Each line of the data below from the one holding "1. en-Alpaca: LLaMA-7B" to the one holding "Both conditions used", inclusive, is to be reproduced exactly; no other line belongs in the answer.

Start of Exercise data

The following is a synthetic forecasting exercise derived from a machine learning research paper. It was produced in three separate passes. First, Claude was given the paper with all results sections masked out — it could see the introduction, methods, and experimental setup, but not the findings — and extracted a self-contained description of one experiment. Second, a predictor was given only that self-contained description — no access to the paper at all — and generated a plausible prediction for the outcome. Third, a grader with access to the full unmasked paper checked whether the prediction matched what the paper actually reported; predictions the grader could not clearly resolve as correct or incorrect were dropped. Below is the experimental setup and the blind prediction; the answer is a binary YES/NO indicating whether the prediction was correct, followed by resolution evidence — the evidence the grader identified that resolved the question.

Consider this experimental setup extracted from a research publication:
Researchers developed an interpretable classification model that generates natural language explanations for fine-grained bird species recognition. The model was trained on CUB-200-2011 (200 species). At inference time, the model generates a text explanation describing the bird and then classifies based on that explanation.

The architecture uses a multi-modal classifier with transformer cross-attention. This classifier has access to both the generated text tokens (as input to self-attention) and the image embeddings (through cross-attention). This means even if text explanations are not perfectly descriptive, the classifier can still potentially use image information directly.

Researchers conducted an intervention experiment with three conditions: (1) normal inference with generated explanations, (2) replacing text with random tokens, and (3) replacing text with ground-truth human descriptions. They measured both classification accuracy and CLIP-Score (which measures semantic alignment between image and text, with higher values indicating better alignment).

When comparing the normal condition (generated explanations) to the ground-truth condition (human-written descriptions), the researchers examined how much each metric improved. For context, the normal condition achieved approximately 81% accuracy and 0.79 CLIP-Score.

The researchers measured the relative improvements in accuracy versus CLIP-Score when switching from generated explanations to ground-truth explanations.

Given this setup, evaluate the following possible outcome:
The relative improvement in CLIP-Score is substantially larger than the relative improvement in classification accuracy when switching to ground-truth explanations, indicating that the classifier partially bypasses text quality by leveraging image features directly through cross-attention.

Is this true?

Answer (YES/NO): YES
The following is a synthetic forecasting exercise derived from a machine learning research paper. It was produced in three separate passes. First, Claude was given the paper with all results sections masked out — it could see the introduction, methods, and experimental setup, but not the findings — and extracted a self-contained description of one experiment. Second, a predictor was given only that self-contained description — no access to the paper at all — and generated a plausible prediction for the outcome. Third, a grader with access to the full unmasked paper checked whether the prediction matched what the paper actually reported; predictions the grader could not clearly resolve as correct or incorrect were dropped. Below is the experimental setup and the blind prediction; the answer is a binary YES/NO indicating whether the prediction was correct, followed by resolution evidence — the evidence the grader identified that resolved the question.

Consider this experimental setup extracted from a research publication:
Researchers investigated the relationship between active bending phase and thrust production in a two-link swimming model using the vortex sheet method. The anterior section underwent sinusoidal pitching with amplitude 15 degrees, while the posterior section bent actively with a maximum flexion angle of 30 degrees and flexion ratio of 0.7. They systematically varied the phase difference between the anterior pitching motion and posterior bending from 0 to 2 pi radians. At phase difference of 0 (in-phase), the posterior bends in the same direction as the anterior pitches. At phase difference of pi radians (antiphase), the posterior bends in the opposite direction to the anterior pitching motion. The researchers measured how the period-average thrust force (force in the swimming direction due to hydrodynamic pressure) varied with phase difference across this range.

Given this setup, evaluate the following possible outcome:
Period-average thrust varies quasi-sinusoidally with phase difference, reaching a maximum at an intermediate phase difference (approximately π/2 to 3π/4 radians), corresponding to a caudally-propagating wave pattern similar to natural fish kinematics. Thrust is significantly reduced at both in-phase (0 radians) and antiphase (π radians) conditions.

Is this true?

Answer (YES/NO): NO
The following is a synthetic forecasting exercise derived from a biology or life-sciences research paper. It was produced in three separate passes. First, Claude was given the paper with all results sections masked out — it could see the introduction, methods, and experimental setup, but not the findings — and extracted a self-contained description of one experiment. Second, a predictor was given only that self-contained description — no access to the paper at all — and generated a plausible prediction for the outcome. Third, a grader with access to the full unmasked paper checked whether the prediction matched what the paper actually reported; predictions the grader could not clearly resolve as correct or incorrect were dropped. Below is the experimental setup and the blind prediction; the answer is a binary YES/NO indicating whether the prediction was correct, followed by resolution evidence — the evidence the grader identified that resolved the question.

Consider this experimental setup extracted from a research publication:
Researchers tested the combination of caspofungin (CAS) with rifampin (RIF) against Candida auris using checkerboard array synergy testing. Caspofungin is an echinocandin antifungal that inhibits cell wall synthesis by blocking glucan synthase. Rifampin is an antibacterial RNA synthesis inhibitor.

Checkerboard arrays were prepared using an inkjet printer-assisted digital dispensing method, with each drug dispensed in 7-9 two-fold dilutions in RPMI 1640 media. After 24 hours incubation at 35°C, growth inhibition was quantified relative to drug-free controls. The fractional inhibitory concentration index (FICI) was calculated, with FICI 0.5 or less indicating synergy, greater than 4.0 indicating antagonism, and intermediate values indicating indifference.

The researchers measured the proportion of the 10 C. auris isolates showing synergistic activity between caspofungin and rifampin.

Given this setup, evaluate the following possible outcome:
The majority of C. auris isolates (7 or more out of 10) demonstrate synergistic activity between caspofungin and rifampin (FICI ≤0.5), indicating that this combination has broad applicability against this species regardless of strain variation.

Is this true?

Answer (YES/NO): NO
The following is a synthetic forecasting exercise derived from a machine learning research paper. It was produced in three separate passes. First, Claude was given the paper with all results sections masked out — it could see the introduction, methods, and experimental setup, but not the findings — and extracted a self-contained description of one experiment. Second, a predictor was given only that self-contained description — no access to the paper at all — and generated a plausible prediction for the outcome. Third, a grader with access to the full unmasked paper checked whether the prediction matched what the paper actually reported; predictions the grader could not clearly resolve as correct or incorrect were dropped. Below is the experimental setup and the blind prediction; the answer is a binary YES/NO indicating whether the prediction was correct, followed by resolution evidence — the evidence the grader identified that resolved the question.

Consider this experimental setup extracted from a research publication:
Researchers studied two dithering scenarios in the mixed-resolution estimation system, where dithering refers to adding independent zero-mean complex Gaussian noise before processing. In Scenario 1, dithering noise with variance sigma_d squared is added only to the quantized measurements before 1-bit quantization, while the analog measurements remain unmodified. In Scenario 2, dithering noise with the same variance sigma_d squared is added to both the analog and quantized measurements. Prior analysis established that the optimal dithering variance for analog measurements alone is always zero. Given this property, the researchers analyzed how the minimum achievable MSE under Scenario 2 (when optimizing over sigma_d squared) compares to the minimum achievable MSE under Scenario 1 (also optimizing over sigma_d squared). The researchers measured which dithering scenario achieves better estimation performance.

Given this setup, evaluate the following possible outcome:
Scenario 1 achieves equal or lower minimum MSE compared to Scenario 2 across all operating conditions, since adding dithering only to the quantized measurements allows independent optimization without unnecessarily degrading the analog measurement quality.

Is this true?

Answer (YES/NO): YES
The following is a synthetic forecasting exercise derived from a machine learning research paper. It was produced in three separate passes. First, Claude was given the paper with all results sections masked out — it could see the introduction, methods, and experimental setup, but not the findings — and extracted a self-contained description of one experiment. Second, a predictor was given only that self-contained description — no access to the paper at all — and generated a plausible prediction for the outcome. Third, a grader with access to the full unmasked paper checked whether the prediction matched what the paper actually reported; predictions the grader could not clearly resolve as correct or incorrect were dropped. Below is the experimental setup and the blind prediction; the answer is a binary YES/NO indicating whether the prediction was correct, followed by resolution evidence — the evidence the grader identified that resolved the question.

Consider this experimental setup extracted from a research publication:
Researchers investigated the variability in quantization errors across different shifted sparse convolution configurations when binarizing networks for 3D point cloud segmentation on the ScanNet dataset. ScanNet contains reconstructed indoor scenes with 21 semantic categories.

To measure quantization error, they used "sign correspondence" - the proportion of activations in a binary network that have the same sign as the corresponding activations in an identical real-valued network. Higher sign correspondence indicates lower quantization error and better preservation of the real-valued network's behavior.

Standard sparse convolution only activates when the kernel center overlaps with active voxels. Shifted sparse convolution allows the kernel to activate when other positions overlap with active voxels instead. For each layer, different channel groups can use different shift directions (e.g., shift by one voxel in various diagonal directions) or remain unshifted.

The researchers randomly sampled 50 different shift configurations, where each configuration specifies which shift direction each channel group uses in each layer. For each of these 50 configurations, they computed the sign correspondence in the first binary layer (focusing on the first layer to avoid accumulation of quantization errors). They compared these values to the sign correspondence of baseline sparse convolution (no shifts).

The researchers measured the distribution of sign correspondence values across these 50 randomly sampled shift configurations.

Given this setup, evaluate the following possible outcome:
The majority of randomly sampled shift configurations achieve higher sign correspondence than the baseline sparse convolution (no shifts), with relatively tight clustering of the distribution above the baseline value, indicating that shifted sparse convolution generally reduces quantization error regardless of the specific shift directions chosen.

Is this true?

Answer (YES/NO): NO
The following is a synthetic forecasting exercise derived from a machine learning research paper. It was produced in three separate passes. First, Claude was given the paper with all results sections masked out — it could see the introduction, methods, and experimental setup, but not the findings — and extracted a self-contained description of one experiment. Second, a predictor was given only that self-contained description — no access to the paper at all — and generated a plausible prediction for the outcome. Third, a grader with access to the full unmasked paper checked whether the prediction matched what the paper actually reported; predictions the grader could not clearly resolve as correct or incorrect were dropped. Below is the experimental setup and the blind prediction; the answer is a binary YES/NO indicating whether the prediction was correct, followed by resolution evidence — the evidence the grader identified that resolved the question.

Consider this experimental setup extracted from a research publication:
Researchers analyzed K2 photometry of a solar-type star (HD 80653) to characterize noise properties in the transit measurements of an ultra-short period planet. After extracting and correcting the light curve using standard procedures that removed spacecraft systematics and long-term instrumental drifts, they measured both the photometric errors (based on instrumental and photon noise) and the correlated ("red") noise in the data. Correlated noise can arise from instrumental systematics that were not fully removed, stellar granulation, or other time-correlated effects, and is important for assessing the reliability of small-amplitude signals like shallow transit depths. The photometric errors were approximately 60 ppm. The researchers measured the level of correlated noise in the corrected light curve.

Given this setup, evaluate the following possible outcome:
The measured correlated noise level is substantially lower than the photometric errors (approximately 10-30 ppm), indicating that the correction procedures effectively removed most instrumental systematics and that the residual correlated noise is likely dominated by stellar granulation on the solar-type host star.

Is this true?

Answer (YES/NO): YES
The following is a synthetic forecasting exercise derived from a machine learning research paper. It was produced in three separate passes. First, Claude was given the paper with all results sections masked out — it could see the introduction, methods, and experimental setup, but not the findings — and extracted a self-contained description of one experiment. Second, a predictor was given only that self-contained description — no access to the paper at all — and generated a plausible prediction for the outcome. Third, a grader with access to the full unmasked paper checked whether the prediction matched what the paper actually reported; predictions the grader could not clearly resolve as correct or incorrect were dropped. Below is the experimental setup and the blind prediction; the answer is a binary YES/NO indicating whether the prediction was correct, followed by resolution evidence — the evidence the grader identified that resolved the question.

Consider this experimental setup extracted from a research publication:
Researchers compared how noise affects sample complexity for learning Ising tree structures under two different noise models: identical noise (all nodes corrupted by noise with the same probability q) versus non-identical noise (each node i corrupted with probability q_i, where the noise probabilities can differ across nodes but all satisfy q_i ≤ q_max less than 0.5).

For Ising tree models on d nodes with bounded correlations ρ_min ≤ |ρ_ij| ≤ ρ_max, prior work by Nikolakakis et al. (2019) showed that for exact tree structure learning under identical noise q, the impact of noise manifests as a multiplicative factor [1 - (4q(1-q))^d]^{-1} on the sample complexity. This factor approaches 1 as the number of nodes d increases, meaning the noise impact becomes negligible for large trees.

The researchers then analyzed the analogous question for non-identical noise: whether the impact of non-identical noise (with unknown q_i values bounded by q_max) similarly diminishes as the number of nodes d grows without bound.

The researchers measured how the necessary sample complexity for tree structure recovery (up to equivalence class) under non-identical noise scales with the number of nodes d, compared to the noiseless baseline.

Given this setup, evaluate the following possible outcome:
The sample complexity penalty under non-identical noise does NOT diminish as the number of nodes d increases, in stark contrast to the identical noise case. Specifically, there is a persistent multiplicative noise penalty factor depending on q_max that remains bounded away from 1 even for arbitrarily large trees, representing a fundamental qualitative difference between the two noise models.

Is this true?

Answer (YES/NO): YES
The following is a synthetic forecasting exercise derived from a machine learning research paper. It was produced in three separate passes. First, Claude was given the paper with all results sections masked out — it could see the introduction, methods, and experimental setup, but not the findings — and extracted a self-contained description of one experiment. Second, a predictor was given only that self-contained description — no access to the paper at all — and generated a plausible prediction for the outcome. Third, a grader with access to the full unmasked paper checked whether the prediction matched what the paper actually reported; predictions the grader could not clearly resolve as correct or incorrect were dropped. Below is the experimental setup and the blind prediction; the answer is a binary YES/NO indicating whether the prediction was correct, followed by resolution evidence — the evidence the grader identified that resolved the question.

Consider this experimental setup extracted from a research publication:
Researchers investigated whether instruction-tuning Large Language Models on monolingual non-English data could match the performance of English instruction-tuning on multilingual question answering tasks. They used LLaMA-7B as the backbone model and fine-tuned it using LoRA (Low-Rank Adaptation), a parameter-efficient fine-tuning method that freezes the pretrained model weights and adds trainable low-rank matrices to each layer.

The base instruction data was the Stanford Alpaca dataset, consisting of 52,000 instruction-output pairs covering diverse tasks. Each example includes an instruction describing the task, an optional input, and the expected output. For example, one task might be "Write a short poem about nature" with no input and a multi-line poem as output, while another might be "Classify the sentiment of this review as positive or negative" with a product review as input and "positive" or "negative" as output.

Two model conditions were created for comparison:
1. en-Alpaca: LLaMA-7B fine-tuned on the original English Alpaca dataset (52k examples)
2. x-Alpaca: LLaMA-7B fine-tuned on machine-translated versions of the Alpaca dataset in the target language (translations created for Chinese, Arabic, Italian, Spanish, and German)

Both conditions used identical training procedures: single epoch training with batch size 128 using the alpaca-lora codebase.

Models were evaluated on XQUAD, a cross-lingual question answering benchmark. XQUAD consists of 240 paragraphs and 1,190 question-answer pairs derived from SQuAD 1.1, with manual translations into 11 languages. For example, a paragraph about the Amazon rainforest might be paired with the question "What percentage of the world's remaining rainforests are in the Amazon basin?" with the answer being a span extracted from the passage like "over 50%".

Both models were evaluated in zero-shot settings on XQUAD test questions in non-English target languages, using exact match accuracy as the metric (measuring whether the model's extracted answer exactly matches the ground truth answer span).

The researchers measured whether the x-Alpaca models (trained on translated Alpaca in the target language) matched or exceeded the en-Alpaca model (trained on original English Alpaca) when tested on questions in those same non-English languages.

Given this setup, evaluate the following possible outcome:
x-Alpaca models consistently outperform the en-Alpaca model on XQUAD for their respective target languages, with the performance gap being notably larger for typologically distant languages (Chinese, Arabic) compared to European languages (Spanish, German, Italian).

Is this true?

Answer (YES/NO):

End of Exercise data

Exercise result ::
1. en-Alpaca: LLaMA-7B fine-tuned on the original English Alpaca dataset (52k examples)
2. x-Alpaca: LLaMA-7B fine-tuned on machine-translated versions of the Alpaca dataset in the target language (translations created for Chinese, Arabic, Italian, Spanish, and German)

Both conditions used identical training procedures: single epoch training with batch size 128 using the alpaca-lora codebase.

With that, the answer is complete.